With Louisiana Abortion Case, Brett Kavanaugh Confirmed Abortion Rights Advocates’ Fears
The Supreme Court issued a stay in a critical Louisiana abortion case on Thursday, offering some temporary relief in an ongoing legal battle that hints at potentially bleak implications for Roe v. Wade.
The Supreme Court voted 5-4 to issue a stay in the case of June Medical Services v. Gee, a case which argues that laws requiring abortion providers to have admitting privileges at a local hospital are unconstitutional. Justice Brett Kavanaugh issued the Court’s sole dissent on the decision — and in so doing, confirmed widespread fears that his addition to the SCOTUS bench could be detrimental to the ongoing protection of abortion rights.
June picks up on a Supreme Court decision in Texas in 2016, when SCOTUS ruled in favor of the Whole Woman’s Health abortion clinic in Whole Woman’s Health v. Hellerstedt. The ruling decreed that it was unconstitutional for the state to impose a law requiring hospital admitting privileges for abortion procedures. However, by the time the case was decided, more than half of the 40-plus abortion clinics in Texas that were unable to meet those terms had been forced to close down.
Laws that place medically unnecessary burdens specifically on abortion clinics are often called Targeted Regulations of Abortion Providers (TRAP) laws, and include restrictions such as requiring abortion providers to have admitting privileges at nearby hospitals and requiring abortion clinic structures to meet ambulatory hospital requirements. These demands have proven impossible to meet in many cases, forcing abortion clinics throughout states with TRAP laws to shutter, further cutting off patients from abortion access.

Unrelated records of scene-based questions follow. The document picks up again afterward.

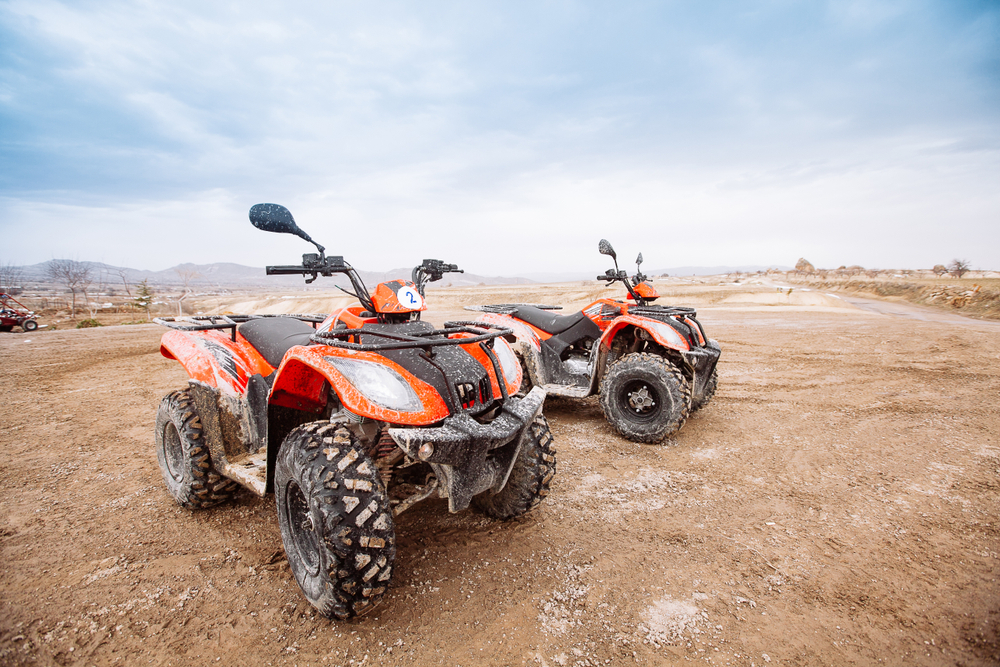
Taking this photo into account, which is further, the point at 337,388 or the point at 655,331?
the point at 655,331

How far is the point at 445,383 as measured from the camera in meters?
2.18

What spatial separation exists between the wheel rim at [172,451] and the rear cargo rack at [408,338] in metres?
1.68

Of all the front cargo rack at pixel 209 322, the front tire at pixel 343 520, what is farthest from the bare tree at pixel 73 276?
the front tire at pixel 343 520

The Court’s decision this week prevents the Louisiana TRAP law from being applied until the justices decide whether or not they will hear the case. If SCOTUS decides not to hear the case, the law will go into effect once the stay expires. If the Court does opt to hear the case, the 2016 decision on Whole Woman’s Health — which deemed the Texas TRAP law unconstitutional — would seemingly provide the precedent for the court to reach a similar ruling. But Kavanaugh’s dissent suggests that the Texas decision would not necessarily be taken into consideration here.
The Supreme Court is the only option on the table to strike down the Louisiana TRAP law. But there is also a worrisome possibility that if the Court does opt to proceed with the case, it may vote against the interests of abortion providers.
Louisiana currently has just three abortion clinics, two of which are likely to be shuttered if the law goes into effect.
The Center for Reproductive Rights (CRR), which is representing the plaintiffs in June, filed an emergency application for a stay from SCOTUS in January. It reads, in part, “The district court determined that Louisiana’s admitting privileges requirement would leave only one physician providing abortions in the entire state and that all-but-one clinic that provides abortion care would be forced to close.” CRR further argues that since one doctor can’t meet the entire need for abortion in the state, this TRAP law amounts to an undue burden on patients seeking abortion, and is therefore unconstitutional.
Abortion advocates are hoping that SCOTUS will decide in favor of abortion providers as it did in 2016, but the Court is decidedly likelier to flip against abortion rights now, following the addition of conservative judges Neil Gorsuch in 2017 and Brett Kavanaugh last year. This potential outcome seems especially possible in light of Kavanaugh’s dissent, in which he argued that before the law goes into effect, there’s no way to know if there would be an undue burden on patients seeking abortions — an out-and-out rejection of the precedent set in the 2016 Whole Woman’s Health decision.
President and CEO of CRR Nancy Northrup said in a press release Thursday, “The three clinics left in Louisiana can stay open while we ask the Supreme Court to hear our case. This should be an easy case — all that’s needed is a straightforward application of the court’s own precedent.” Unfortunately, the implications of the court’s own precedent seem uncertain in this matter.